**TEXTE PROPOSÉ**
Création Andrès Rocès. Photo : T. Guinhut.

 

 

      D’Auguste à Dioclétien, l’Empire transforme le régime « de dictature autoritaire en dictature totalitaire avec culte universel, dirigisme économique et social étendu ». Ainsi, clientélisme, corruption, distribution de blé, thermes, théâtres, grands travaux, propagande et art officiel, jeux du cirque (« panem et circenses »), ne sont rien d’autre que « redistribution, emplois publics, subventions, toute la panoplie de l’Etat socialiste ». Le dirigisme économique, le contrôle des prix et la planification de la production deviennent la règle, les ouvriers étant marqués au fer des manufactures d’Etat, au nom de « l’utilitas publica ». Au point de refuser les innovations (comme une nouvelle méthode pour transporter des colonnes) afin de nourrir le peuple par des emplois. Ce qui ne manque pas, dans le cadre du « collectivisme philosophique flagrant chez Marc-Aurèle », de castrer tout esprit d’initiative et d’entreprise : « Produire quelque chose devient fiscalement si coûteux que beaucoup renoncent et abandonnent leurs champs ». De plus, « ceux qui recevaient les faveurs de l’Etat devenaient plus nombreux que les contribuables »…

      Comment s’en tirait donc la République ? Mais en étendant ses conquêtes territoriales sur tout le pourtour méditerranéen (ce à quoi la politique d’Auguste a mis fin), en pillant les nouvelles provinces et leurs mines d’or, en leur faisant payer le tribut, puis par des impôts toujours nouveaux. Jusqu’à ce que ces dernières, à leur tour étouffées par le dirigisme, ne suffisent plus à remplir les caisses impériales, à payer une armée pléthorique, dont on avait doublé la solde par démagogie, à nourrir les robinets assoiffés de la dépense publique et de l’inflation monétaire… Percevoir les impôts dans les provinces, de juteuse affaire, devint pour les décurions une charge ruineuse que l’on fuyait : « Le riche, ou l’enrichi, était destiné à être réquisitionné avec sa fortune pour le service exclusif de la collectivité ». Quant à la justice impériale, elle devint tyrannique et sanglante pour les moindres délits. Là-dessus, les Barbares, que l’on avait jusque-là repoussés sans peine, ne trouvèrent plus en face de leurs déprédations la cohésion romaine nécessaire, qu’une armée émiettée par les sécessions, que des généraux punis pour les victoires (de crainte de velléités d’usurpation du pouvoir), au point que les citoyens et le peuple aillent jusqu’à préférer le plus de liberté barbare à la tentaculaire tyrannie impériale. Quand Rome s’effondra, de pire façon encore que l’Union Soviétique qui reproduisit une grande part de ses abjectes tyrannies. Ainsi sont mortelles les civilisations. Quod erat demonstrandum.

**OBJECTIFS**
A - Dites si chacune des affirmations suivantes s’accorde avec le texte sur l’Empire romain, en citant les mots qui le prouvent : (i) la politique d’Auguste a mis fin aux conquêtes territoriales ; (ii) la solde de l’armée avait été réduite de moitié ; (iii) percevoir les impôts dans les provinces demeura une affaire juteuse pour les décurions.
B - Poursuivez le texte sur l’Empire romain après sa dernière phrase, « Quod erat demonstrandum. »

(Données recueillies)

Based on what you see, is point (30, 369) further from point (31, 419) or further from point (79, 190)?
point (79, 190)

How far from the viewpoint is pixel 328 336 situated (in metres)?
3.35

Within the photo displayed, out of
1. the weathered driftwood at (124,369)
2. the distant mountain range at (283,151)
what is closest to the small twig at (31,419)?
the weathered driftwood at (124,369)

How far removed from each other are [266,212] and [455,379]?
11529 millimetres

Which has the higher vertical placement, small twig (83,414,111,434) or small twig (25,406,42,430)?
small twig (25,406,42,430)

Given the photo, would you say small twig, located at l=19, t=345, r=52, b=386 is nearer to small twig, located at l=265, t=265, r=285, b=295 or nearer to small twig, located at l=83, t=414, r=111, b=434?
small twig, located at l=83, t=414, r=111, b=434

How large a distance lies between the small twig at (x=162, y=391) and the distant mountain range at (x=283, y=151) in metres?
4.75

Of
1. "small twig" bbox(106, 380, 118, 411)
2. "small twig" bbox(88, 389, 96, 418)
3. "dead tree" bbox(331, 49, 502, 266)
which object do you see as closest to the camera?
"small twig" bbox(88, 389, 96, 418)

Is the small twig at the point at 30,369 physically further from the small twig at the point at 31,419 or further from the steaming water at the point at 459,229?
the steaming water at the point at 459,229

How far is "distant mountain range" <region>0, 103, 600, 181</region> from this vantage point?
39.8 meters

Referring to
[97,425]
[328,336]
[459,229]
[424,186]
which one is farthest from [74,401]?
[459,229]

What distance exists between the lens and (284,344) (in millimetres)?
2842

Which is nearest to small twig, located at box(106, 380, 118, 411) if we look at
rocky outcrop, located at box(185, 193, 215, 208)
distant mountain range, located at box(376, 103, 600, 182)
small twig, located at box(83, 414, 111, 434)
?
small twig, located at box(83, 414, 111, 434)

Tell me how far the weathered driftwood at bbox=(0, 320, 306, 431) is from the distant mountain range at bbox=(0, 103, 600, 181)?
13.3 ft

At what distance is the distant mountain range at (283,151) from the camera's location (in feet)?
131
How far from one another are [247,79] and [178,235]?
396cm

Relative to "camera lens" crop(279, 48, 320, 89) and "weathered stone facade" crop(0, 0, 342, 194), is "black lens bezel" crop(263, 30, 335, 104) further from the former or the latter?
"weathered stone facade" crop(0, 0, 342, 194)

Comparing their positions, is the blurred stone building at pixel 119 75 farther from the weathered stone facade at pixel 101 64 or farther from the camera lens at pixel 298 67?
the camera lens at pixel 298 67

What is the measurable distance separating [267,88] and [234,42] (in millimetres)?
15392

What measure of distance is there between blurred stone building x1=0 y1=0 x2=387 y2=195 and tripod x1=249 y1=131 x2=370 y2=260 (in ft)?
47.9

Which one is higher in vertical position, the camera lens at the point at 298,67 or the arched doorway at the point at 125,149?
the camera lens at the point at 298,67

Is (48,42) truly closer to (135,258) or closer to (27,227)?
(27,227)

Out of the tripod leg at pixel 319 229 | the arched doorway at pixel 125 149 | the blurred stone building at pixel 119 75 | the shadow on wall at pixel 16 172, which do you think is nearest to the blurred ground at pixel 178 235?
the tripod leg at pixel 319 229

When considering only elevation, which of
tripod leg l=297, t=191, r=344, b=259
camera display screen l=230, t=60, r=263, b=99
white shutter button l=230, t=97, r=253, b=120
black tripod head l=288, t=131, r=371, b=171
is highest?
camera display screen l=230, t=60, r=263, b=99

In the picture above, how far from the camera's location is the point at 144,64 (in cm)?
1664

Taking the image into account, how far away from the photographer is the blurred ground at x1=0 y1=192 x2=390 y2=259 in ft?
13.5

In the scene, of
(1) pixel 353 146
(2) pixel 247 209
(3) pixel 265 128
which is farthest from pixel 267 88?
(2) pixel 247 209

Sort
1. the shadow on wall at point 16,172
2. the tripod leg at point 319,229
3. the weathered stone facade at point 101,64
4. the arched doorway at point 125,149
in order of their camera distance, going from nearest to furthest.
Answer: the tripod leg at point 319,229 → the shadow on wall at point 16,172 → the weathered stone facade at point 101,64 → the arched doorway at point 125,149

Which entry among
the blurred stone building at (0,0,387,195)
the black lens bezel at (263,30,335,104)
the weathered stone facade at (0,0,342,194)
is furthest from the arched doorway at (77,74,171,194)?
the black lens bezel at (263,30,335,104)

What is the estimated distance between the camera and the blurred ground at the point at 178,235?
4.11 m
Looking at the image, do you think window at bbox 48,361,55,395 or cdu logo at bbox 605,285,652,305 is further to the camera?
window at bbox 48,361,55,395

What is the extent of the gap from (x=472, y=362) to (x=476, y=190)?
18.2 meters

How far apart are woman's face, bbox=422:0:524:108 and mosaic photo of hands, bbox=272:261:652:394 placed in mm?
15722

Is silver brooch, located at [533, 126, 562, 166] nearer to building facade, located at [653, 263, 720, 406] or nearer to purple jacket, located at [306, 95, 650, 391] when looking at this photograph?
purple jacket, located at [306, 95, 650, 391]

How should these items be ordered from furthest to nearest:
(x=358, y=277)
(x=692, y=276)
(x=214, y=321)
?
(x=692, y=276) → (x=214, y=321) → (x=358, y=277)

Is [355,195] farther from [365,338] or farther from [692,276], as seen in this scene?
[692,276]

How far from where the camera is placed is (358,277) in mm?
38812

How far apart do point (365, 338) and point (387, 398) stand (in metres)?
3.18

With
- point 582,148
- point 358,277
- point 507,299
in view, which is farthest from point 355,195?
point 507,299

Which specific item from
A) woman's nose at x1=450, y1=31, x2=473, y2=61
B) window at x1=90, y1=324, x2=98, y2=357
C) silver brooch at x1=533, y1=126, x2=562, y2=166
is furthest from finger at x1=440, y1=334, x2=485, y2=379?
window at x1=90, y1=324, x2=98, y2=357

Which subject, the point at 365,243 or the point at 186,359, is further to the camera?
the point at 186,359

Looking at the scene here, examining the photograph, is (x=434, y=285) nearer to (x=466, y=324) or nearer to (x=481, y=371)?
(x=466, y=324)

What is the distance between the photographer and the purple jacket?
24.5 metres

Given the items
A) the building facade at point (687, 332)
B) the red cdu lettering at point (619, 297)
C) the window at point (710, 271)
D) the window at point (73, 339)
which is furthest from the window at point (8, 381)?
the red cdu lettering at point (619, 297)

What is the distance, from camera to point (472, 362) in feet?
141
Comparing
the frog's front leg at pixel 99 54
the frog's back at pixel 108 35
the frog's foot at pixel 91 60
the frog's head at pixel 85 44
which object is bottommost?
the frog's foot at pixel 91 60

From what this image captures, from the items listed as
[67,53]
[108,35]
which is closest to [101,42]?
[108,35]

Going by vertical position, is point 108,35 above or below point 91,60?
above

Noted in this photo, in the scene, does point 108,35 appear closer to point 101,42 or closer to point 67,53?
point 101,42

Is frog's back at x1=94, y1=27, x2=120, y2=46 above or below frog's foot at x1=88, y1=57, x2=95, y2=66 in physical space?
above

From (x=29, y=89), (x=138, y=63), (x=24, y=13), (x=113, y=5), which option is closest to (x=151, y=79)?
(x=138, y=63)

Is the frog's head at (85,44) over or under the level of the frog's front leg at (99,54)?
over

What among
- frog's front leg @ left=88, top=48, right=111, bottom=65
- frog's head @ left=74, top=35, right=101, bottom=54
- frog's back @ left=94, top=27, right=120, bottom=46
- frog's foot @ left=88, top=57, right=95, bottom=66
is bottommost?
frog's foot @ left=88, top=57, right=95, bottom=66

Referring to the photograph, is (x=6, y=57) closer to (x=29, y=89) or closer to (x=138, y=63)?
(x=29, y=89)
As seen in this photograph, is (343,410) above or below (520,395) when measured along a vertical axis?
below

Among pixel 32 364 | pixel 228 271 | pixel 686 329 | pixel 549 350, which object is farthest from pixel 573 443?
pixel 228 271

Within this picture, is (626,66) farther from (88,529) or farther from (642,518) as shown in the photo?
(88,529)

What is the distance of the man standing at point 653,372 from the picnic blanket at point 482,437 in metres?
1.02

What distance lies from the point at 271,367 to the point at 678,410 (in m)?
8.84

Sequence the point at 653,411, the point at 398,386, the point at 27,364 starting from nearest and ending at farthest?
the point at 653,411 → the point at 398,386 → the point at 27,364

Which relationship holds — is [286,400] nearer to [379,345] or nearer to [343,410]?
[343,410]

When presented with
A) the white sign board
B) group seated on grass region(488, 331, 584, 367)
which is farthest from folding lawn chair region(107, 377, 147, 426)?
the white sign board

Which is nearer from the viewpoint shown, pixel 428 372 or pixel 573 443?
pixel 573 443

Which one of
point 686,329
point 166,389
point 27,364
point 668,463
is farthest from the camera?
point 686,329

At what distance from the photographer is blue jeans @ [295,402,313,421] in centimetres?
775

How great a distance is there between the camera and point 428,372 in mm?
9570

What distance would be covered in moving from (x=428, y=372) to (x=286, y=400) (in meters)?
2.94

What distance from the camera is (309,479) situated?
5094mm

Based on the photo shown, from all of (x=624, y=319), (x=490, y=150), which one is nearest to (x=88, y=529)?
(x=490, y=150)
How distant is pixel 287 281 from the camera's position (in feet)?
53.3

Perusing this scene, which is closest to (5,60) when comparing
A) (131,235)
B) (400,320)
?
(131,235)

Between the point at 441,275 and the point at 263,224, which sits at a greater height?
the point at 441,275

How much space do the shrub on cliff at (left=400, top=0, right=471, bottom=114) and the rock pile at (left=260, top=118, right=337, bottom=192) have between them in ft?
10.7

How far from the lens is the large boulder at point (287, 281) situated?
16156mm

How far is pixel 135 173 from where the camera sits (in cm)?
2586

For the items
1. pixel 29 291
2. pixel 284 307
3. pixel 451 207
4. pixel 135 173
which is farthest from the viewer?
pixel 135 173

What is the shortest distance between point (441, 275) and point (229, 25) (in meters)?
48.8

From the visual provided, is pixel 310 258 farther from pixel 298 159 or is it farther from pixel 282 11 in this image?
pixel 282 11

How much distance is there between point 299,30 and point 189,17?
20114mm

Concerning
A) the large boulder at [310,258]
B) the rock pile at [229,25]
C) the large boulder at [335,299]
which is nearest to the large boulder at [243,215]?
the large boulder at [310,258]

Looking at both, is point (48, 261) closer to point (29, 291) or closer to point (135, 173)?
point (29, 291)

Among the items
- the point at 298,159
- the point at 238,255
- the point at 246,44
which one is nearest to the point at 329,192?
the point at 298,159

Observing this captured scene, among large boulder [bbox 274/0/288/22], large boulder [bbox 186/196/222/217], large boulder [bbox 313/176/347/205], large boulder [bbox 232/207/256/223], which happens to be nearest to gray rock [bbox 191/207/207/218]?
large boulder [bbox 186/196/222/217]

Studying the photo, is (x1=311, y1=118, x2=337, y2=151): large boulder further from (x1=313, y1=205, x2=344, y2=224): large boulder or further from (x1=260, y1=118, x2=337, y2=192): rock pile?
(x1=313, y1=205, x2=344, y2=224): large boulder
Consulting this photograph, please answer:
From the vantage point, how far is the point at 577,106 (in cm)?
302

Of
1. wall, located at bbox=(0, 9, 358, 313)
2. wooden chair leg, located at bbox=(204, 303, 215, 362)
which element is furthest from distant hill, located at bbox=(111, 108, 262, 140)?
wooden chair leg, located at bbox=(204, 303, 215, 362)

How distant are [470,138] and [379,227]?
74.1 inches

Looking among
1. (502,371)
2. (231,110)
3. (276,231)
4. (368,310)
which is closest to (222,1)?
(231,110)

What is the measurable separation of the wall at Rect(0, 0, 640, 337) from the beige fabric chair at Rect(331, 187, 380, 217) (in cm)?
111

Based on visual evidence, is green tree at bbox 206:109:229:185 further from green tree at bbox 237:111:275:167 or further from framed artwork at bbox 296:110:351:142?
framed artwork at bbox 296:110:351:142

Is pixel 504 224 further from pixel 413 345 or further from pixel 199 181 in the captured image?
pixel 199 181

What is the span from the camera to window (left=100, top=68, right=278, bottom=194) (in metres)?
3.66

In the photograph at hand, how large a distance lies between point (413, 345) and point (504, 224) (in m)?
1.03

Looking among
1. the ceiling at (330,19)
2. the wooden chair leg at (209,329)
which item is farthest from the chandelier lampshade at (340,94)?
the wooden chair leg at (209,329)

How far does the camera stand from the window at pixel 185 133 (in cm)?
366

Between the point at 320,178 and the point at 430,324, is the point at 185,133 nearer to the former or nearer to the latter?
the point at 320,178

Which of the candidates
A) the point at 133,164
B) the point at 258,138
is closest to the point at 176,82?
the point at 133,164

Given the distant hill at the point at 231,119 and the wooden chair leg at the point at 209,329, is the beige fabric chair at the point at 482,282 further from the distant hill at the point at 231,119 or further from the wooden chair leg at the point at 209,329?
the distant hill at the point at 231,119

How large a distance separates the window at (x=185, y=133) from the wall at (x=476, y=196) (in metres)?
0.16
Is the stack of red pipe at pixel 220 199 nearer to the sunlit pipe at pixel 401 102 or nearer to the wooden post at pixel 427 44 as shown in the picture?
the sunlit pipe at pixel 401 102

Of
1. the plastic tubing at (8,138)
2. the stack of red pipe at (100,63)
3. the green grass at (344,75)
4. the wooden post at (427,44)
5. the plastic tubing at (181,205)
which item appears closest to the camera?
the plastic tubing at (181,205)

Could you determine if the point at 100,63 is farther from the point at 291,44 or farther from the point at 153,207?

**RÉPONSES AUX CONSIGNES**
A -
(i) Oui : « ce à quoi la politique d’Auguste a mis fin ».
(ii) Non : « dont on avait doublé la solde par démagogie ».
(iii) Non : « de juteuse affaire, devint pour les décurions une charge ruineuse que l’on fuyait ».

B -
      Sous-titrant son essai, d’Histoire et de philosophie politique, aussi entraînant que passionnant, « Leçon antique pour notre temps », Philippe Fabry, historien du droit et des idées politiques, par ailleurs auteur d’un ambitieux essai de philosophie de l’Histoire[6], ose un parallèle judicieux avec le destin des Etats-Unis. Depuis le libéralisme des fondateurs de la constitution américaine, cette superpuissance est en train de vaciller sur ses principes : le poids de l’Etat fédéral, de l’administration, particulièrement celle d’Obama, une fiscalité sournoisement omniprésente, le « Patriot Act » et ses conséquences sur les libertés, malgré la nécessité sécuritaire, pourraient laisser penser que l’Amérique se laisse glisser sur la pente socialiste et tyrannique qui fut fatale à l’Empire romain. À moins que l’inspiration des mouvements réellement libéraux du « Tea party », que l’effet Donald Trump[7], en particulier de par ses judicieuses baisses d’impôts, largement positif - quoique ce dernier soit irrationnellement haï - lui rende ses entières capacités d’innovation économique et intellectuelle…

 

 

 

 

 

 

 

 

 

 

 

 

 

 

 

 

 

 

 

 

     Si nombre d’historiens ont préféré voir une lente transition, une chaotique continuité dans le passage entre Antiquité tardive et Haut Moyen-Âge, Bryan Ward-Perkins, avec La Chute de Rome, valide la thèse de la brusquerie d’un grave déclin civilisationnel, en montrant les « horreurs de la guerre » perpétrées par les Barbares, les pillages, meurtres et tortures, ce en consultant des sources du temps, quoique parfois lacunaires : le V° siècle fut en effet un « désastre », qui mit à mal les levées d’impôts, donc la financement de l’armée impériale et par contrecoup son affaiblissement ; auquel les guerres civiles entre empereurs et « usurpateurs » contribuèrent, sans compter les Barbares requis dans les légions pour finalement trahir, les révoltes d’esclaves qui rejoignaient ces Barbares.

      Mais par-dessus tout, il s’appuie sur une « histoire économique », qui, d’ailleurs, insiste-t-il, n’a rien de marxiste. L’étude des poteries, par exemple, mais aussi des tuiles, est une « mine d’informations », qui permet de constater un brusque coup d’arrêt dans les échanges commerciaux, « un déclin saisissant du niveau de vie » du V° au VI° siècle, là où une civilisation brillante a pu retomber « à l’âge du fer ». Ainsi « la violence permanente entrava la production, la distribution et la consommation ». En ce sens la spécialisation des compétences ne put plus concourir à la prospérité lorsque les voies d’acheminement furent privées de toute sécurité. Sans doute, « la production alimentaire s’écroula-t-elle, causant un effondrement démographique ». En conséquence, « un paysage romain jadis densément peuplé laissa place à un paysage post-romain à l’habitat clairsemé », voire à des « ville-fantômes », quoique la Méditerranée orientale fut moins exposée. Par ailleurs, l’historien n’ignore ni les pestes du VI° siècle, ni « l’affaiblissement du soleil » en 431 et 432.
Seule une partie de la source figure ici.